- **Problem 1**: According to the article about Wayfair's new Chicago store, how large is the store?
- **Problem 2**: List every product category that the article about Wayfair's new Chicago store names in the sentence describing the store as a stop for all things home.

- **Text passage**:
A big-box with residential touches: Wayfair shows off new Chicago store

A big-box with residential touches: Wayfair shows off new Chicago store

WILMETTE, Ill. – E-commerce furniture and décor giant Wayfair is set to cement itself in the brick-and-mortar world when its first major store opens near Chicago next week.

At 150,000 square feet and spanning two floors, the store aims to be a stop for all things home, including furniture, décor, houseware, lighting, rugs, outdoor products, faucets, showerheads and much more.

The store features a racetrack layout on both floors. It’s organized by rooms of the home, which are organized further onto themselves by styles, such as modern, coastal and traditional. In certain sections, items are divided even further, such as by color. In pillows and wall art, for example, which are located next to each other, warm pillow tones would be close to warm color art. Some items, like rugs, are organized by color first, as the company says that’s the main way people shop the category.

Everything is meant to feel fast and easy, executives said. If a customer knows exactly what they want in living room, for example, a direct path can be taken to get there and then to check-out. There are “intentional adjacencies,” however.

“If you’re updating a bathroom with a new toilet or tub, for instance, you’ll also find cash and carry towels nearby,” said Liza Lefkowski, vice president of merchandising, propriety brands and stores.

To that end, items are placed as cohesively as possible. A pillow rack is located next to a few sofas, allowing customers to test out looks. Vases, likewise, can be tested out on nearby coffee tables.

Excerpt from a dataset:
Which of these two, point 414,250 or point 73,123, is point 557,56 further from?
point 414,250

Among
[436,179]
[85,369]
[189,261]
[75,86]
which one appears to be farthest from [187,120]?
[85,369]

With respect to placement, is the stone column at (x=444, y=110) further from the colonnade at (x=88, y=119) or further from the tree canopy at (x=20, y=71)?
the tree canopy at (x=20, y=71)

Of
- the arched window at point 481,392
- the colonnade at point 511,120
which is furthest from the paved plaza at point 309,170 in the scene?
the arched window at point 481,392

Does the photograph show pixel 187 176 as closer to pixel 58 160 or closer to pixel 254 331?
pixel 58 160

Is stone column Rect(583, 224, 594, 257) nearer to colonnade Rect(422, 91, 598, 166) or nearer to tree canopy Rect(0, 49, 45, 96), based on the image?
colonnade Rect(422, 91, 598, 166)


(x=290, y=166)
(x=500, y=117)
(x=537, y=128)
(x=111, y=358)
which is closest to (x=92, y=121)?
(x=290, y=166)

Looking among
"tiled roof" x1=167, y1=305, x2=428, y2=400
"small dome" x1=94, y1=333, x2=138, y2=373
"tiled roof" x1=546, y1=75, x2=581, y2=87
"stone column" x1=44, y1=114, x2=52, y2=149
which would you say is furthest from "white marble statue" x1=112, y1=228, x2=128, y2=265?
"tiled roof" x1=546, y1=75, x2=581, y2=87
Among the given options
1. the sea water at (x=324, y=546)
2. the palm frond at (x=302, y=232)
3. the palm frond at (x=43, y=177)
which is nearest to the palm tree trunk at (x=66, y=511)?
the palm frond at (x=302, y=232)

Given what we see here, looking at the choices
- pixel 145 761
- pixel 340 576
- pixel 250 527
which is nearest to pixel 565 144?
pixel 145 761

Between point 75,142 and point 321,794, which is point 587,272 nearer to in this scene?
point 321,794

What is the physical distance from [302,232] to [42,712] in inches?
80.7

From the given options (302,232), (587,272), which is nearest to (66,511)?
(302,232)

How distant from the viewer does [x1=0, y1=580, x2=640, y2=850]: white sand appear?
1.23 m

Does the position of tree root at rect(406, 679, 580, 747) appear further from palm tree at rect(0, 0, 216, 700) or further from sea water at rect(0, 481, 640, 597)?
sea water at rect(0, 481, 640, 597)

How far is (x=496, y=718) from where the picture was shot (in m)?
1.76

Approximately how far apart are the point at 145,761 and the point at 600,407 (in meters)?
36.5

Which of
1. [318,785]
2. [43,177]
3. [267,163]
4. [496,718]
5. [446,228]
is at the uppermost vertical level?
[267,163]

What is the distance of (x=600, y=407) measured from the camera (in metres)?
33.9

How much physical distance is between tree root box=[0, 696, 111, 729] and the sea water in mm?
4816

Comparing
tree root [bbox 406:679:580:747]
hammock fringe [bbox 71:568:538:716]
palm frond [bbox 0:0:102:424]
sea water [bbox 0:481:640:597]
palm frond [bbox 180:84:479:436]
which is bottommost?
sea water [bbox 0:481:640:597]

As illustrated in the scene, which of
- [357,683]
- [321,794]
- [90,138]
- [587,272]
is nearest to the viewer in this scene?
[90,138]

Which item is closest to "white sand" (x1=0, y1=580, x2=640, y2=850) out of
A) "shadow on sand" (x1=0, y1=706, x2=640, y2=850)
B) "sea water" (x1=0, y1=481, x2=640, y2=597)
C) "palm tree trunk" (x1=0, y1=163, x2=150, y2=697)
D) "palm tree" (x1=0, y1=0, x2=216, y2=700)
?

- **Right answer 1**: 150,000 square feet, spanning two floors.

- **Right answer 2**: Furniture, décor, houseware, lighting, rugs, outdoor products, faucets, showerheads